ILUM now surfaces actionable run-time insights for Spark jobs, so you can spot regressions, memory pressure, and planner optimizations without digging through logs.

What’s new
  • Job health summary
    • Job Running Efficiently when no critical issues are detected.
    • Slow Job Detected when a run is N× slower than its rolling baseline (e.g., 4.0× longer than average), with a pointer to investigate data skew, resource constraints, or inefficient operations.
  • Stage-level memory hotspots
    Flags memory-intensive stages (e.g., “4 stages used significant memory; peak 1640 MB in stage 73”) so you can tune executor memory or operators before spills/OOM.

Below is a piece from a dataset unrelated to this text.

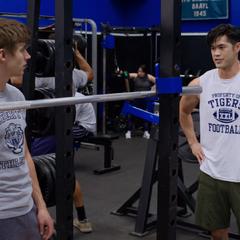 Zach helping Alex work out
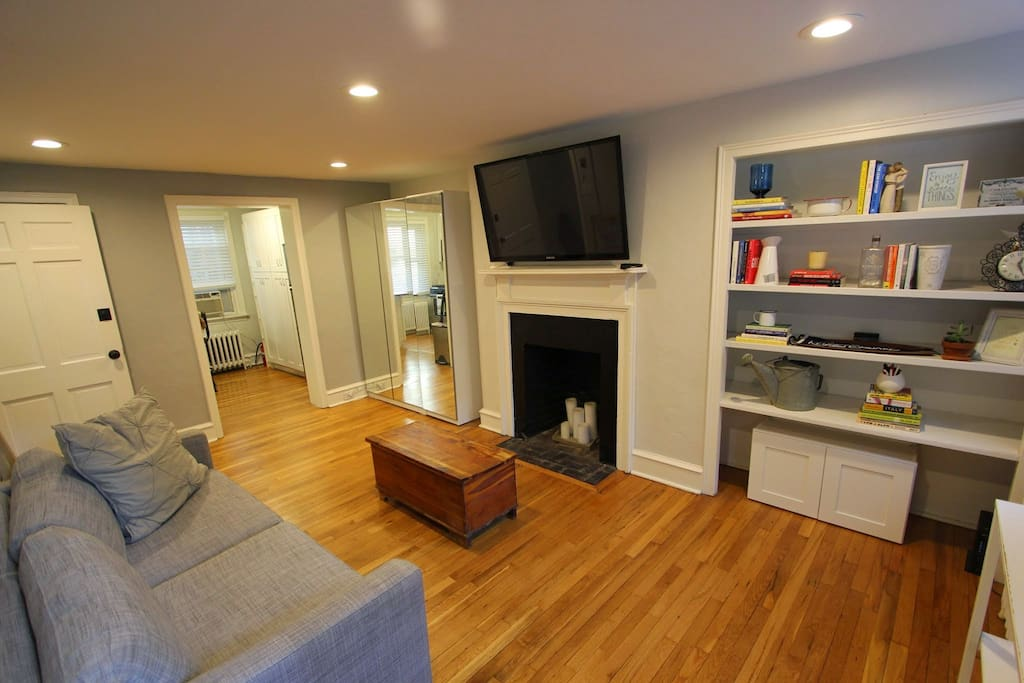 Hardwood floors, flat screen TV, and couch make for a comfortable living room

  • Planner/Optimizer signal
    Stage Optimization Detected when Spark (e.g., AQE) skips stages or coalesces partitions (“42 stages skipped”)—evidence that your query plan is being optimized.
  • Inline recommendations
    Each finding ships with a short, concrete recommendation (monitor, check skew, consider memory tuning). No fluff.
How it works (brief)
  • Builds a per-job baseline from recent runs and raises deviations using robust statistics (not single-run variance).
  • Reads stage/task metrics to locate peaks (memory, CPU time) and to count skipped/coalesced stages from the optimizer.
  • Keeps noise low with thresholds and minimum observation windows.
Where to find it
Job → Analytics (appears after the first complete run with metrics).

Why it helps
  • Faster triage of Spark performance regressions (latency spikes vs. baseline).
  • Early warning on memory-intensive stages that precede spills/OOM.
  • Confirmation that Adaptive Query Execution is producing real wins (skipped stages), not just toggled on.